‘Nevertheless, she persisted,” said Majority Leader Mitch McConnell, explaining his decision to invoke Senate Rule 19 against Massachusetts senator Elizabeth Warren, who was reading a letter in an attack on attorney-general nominee Jeff Sessions on the floor of the upper chamber.
Within hours, McConnell’s remark had become the latest inane liberal rallying cry, spawning the Twitter hashtag #ShePersisted and inviting endless inappropriate comparisons between Warren and female political activists from around the world.
“She was warned. She was given an explanation. Nevertheless, she persisted.” pic.twitter.com/fj3G5ZMiQ1— John Aravosis (@aravosis) February 8, 2017
Harriet Tubman suffered a traumatic head wound at the hands of her slave owner, went on to escape slavery, rescued about 70 fellow slaves as a worker for the Underground Railroad, worked as a scout and spy for the U.S. army during the Civil War, and fought for women’s suffrage.
Sojourner Truth escaped slavery with her infant daughter, devoted her life to the abolition movement, recruited black troops for the U.S. army, and fought to secure government land grants for former slaves.
Susan B. Anthony played a pivotal role in the women’s suffrage movement, went to jail for voting illegally in the 1872 election, and led the effort that resulted in the successful passage of the 19th Amendment. Elizabeth Cady Stanton worked as an abolitionist, led the women’s-rights movement alongside Anthony, and wrote the Declaration of Sentiments, which is often credited with being the basis of the women’s-suffrage movement in the U.S.
Coretta Scott King fought as a civil-rights leader beside her husband Martin Luther King Jr., and remained a leader in the movement after his death.
Rosa Parks refused to surrender her bus seat to a white passenger, instigating a boycott in Montgomery, Ala., and helping to launch and lead a nationwide desegregation effort.
Malala Yousafzai is a teenaged Pakistani female-education advocate who was shot in the head and neck by a Taliban gunman for her activism.

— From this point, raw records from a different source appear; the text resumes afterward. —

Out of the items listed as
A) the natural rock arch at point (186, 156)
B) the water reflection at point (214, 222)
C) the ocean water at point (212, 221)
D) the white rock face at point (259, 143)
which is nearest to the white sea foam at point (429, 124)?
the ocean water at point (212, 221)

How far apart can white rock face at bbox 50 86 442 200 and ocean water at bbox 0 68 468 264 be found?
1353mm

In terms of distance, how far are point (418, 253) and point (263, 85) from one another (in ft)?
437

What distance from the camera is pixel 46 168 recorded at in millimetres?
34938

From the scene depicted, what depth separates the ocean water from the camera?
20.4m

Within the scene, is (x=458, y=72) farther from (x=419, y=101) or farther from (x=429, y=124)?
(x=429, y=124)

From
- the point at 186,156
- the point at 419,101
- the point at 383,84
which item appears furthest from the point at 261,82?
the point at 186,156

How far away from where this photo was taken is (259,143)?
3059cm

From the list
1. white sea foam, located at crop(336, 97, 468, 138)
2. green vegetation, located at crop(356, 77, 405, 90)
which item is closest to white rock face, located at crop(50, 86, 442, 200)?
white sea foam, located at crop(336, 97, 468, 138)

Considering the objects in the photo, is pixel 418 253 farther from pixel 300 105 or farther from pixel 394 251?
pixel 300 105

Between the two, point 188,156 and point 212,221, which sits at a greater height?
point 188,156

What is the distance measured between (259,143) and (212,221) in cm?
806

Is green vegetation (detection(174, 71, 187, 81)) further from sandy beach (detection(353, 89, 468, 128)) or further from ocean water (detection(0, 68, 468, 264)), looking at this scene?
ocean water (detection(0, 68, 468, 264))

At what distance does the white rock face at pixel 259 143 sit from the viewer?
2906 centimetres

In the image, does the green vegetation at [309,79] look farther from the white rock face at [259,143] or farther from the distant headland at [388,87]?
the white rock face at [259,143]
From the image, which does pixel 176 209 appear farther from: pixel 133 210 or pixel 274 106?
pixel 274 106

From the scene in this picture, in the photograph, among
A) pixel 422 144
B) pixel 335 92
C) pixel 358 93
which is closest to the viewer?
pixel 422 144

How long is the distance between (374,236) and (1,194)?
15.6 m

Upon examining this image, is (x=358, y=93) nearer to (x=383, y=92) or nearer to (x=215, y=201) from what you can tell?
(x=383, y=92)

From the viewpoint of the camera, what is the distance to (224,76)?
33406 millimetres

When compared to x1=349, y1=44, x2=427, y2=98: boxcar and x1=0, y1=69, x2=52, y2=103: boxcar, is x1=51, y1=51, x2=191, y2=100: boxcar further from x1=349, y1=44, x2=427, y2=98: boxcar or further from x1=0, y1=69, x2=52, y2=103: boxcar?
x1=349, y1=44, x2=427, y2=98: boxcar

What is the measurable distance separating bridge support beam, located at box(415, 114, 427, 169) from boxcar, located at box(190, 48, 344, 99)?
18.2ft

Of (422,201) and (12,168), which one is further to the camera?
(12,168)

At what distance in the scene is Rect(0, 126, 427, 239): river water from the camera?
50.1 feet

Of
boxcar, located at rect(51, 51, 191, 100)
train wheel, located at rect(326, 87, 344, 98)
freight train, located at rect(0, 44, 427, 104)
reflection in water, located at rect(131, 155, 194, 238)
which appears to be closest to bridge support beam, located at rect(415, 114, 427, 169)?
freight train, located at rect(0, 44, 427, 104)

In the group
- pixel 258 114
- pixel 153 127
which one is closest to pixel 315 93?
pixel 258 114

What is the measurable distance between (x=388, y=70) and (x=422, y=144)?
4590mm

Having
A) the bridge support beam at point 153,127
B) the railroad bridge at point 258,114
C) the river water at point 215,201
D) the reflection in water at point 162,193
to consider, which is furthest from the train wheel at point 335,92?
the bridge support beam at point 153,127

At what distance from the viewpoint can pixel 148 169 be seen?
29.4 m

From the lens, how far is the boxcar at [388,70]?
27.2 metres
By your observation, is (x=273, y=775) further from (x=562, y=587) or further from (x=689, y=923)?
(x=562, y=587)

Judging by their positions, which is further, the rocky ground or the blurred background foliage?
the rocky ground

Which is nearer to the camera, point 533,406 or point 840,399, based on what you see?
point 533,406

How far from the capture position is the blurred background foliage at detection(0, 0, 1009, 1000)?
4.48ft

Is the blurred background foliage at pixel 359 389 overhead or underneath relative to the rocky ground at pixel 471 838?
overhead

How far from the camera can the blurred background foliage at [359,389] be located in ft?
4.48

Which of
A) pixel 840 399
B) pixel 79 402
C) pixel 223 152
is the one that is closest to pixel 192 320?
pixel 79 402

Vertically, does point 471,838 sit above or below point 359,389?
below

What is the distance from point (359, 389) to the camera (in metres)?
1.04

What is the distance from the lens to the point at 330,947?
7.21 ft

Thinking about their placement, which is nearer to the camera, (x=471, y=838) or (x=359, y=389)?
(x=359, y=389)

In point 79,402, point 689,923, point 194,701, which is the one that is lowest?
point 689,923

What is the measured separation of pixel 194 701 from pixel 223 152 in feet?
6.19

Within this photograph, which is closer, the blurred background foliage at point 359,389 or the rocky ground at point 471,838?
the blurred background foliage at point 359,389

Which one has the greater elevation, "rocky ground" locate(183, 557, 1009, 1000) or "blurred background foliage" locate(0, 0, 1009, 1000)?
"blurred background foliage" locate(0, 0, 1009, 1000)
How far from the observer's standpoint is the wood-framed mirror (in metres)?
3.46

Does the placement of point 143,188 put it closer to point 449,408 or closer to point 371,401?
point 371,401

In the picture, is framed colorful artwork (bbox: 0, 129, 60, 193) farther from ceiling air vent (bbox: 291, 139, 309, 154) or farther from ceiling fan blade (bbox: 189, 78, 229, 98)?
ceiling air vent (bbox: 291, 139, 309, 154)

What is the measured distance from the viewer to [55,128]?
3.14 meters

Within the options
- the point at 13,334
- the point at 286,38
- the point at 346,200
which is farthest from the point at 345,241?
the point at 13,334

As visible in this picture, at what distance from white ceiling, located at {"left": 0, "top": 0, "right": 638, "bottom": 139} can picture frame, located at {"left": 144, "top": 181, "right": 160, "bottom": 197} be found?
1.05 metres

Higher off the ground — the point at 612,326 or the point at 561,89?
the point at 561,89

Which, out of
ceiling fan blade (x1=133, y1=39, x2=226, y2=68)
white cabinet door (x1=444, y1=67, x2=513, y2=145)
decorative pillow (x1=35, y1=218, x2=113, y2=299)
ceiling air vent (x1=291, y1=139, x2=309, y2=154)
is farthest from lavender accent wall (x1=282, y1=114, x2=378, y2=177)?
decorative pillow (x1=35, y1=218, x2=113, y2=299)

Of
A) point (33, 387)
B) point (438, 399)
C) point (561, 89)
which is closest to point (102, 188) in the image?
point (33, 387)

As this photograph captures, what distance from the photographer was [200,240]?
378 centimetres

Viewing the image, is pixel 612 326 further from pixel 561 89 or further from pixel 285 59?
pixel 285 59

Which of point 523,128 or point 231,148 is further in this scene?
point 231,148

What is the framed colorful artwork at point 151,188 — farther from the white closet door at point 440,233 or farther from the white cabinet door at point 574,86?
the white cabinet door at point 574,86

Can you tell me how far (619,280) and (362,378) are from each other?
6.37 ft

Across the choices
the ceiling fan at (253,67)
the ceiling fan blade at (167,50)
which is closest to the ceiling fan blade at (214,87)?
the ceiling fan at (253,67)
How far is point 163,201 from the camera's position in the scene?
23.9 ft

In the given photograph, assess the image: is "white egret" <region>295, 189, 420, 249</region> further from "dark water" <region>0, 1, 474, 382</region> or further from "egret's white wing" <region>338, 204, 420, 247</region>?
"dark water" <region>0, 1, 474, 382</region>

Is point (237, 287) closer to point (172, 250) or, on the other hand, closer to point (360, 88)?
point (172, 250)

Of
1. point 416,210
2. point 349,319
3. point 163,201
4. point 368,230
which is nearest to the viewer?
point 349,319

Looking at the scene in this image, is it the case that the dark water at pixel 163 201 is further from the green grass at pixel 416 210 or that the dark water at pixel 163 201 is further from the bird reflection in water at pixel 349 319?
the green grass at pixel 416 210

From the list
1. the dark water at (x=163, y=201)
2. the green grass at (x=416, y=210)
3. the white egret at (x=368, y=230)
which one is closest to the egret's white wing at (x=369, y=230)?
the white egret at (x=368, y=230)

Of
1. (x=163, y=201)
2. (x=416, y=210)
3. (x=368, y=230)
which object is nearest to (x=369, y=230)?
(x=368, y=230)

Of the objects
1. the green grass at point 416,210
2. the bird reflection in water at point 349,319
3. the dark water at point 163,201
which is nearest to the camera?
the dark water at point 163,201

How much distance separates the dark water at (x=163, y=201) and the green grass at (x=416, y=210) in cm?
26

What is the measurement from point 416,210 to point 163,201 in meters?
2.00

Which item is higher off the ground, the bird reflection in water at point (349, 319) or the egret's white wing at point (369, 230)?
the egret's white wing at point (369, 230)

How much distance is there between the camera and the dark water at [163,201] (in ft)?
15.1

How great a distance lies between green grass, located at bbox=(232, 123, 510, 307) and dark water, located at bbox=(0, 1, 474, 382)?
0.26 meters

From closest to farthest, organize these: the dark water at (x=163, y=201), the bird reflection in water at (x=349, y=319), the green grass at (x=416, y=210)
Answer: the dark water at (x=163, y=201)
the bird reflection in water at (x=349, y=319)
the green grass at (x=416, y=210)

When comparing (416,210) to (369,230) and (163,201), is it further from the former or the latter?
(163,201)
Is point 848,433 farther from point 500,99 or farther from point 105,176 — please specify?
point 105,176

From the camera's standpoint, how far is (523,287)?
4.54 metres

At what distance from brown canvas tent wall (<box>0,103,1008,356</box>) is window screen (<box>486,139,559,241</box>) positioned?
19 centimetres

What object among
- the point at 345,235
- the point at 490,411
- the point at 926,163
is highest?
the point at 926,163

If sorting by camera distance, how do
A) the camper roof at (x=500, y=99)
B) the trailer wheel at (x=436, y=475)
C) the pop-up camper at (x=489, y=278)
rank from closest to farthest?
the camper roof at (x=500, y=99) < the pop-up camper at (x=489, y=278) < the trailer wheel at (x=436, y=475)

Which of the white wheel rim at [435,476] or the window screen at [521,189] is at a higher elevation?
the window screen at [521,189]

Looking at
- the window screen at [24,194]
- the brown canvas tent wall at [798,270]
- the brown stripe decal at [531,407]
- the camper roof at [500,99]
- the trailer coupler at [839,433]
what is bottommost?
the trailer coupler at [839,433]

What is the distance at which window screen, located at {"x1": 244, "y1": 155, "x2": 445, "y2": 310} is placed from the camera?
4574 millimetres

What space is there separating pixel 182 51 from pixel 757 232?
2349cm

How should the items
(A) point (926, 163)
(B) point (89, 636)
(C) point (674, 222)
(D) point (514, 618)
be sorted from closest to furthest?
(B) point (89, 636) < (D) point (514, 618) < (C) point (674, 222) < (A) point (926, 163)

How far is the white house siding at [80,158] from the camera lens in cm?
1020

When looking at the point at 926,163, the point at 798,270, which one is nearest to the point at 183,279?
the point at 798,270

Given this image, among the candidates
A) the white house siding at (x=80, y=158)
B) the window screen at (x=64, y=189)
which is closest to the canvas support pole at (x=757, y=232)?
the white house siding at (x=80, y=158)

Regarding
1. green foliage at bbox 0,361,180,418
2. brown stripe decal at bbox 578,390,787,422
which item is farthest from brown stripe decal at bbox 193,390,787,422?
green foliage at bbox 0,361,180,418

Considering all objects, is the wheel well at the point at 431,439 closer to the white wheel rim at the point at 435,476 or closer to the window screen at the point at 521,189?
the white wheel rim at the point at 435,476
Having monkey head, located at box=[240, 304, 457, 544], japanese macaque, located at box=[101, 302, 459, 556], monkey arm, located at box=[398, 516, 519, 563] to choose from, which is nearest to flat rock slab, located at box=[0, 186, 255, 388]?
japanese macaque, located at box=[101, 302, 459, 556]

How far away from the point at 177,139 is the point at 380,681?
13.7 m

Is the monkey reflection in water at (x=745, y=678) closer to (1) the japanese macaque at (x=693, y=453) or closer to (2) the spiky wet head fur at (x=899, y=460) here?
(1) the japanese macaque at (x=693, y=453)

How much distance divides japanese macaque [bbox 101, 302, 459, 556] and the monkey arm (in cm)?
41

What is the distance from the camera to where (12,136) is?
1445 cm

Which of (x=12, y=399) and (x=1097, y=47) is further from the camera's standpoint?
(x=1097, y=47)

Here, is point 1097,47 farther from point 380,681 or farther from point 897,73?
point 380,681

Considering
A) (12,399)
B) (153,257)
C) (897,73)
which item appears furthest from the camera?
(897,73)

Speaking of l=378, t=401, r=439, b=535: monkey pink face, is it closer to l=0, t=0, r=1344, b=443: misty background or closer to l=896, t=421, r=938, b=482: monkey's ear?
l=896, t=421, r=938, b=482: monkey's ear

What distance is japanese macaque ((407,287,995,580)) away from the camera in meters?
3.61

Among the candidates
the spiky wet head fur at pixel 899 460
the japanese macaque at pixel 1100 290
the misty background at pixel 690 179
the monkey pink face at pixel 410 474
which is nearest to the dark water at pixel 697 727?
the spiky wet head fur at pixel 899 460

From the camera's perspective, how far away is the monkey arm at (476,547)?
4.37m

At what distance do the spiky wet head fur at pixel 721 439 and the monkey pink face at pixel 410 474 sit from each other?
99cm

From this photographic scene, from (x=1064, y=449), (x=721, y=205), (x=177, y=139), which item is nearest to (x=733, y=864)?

After undergoing brain surgery and recovering from the assassination attempt, she continued to speak out for the education of girls worldwide.
Tubman and Truth were enslaved and beaten, Anthony and Stanton were denied the right to vote, Parks was thrown in jail, and Yousafzai was shot in the brain. Warren stood in the U.S. Senate insisting that Sessions’s “racism, sexism, and bigotry” are dangerous to American freedoms, a claim that is dubious at best. The idea that she has done anything even remotely comparable to these women is ludicrous at best. And at worst, it trivializes the courage of those in whose company it places Warren and makes a mockery of their contributions to democracy.
In fact, Warren herself is guilty of trivializing these women and the ideals they fought for by smearing Jeff Sessions with the charge of racism. The few weak, unsubstantiated accusations against Sessions from over three decades ago are hardly grounds to call him a bigot, yet Warren has led a vicious campaign against him, acting as if he had sanctioned or even perpetrated the very real evils that Tubman and Parks opposed.
Warren’s poor approval ratings in her home state suggest that McConnell made a smart political move by giving the Left a reason to embrace her as a martyr. But no matter how this skirmish unfolds, Warren and those invoking genuine female heroes in her defense ought to be ashamed.
— Alexandra DeSanctis is a William F. Buckley Jr. Fellow in Political Journalism at the National Review Institute.